RECORDS FOR THIS EXERCISE

Begin

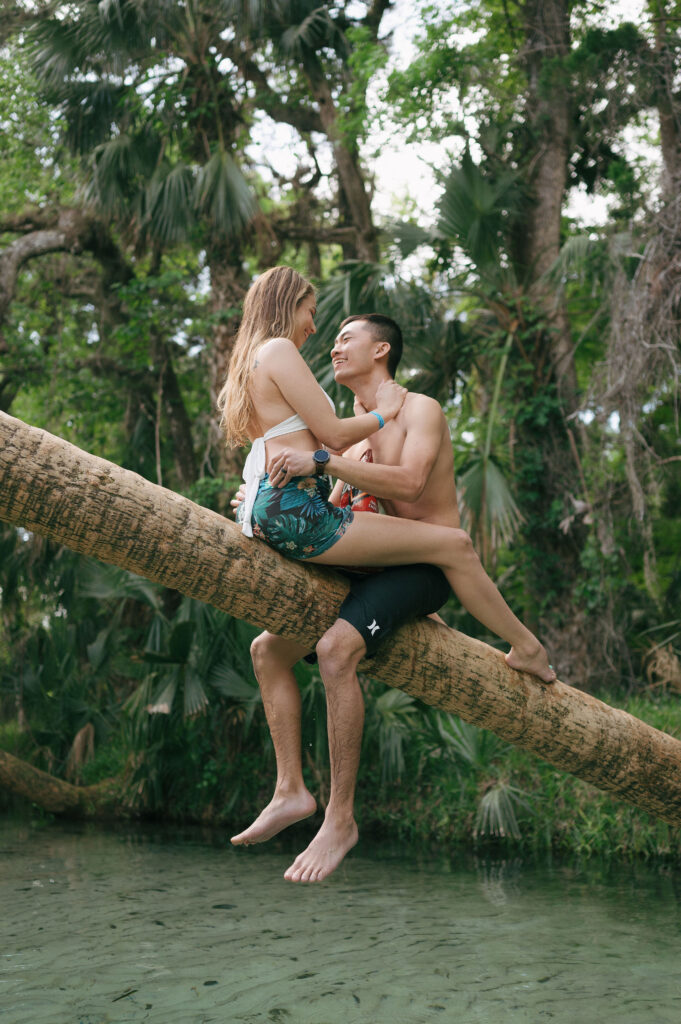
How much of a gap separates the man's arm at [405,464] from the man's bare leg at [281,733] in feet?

End
Begin

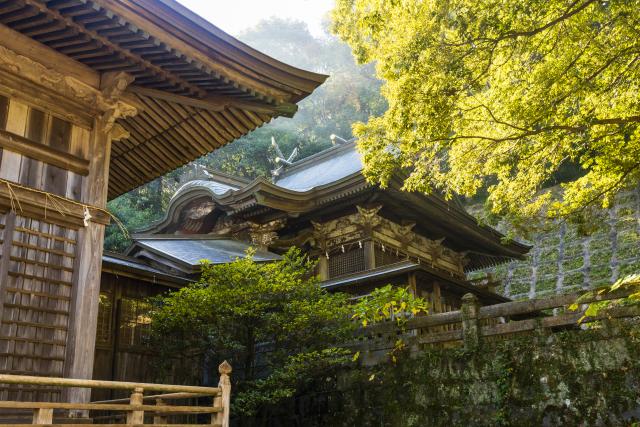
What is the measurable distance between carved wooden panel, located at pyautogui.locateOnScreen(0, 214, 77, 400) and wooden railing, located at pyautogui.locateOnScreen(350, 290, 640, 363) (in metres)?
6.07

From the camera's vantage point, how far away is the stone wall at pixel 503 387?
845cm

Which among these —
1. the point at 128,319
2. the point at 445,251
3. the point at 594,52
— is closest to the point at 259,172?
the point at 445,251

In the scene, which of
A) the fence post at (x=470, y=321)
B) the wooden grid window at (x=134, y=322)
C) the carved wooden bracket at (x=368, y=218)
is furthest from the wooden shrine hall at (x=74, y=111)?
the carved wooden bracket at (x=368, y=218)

End

WHAT TO DO
Gather, copied in full, each line of the records above that contains the string "carved".

FINAL RESULT
What is the measurable distance between carved wooden panel, located at pyautogui.locateOnScreen(0, 214, 77, 400) and wooden railing, located at pyautogui.locateOnScreen(350, 290, 640, 363) (in metres)?
C) the carved wooden bracket at (x=368, y=218)
the carved wooden bracket at (x=368, y=218)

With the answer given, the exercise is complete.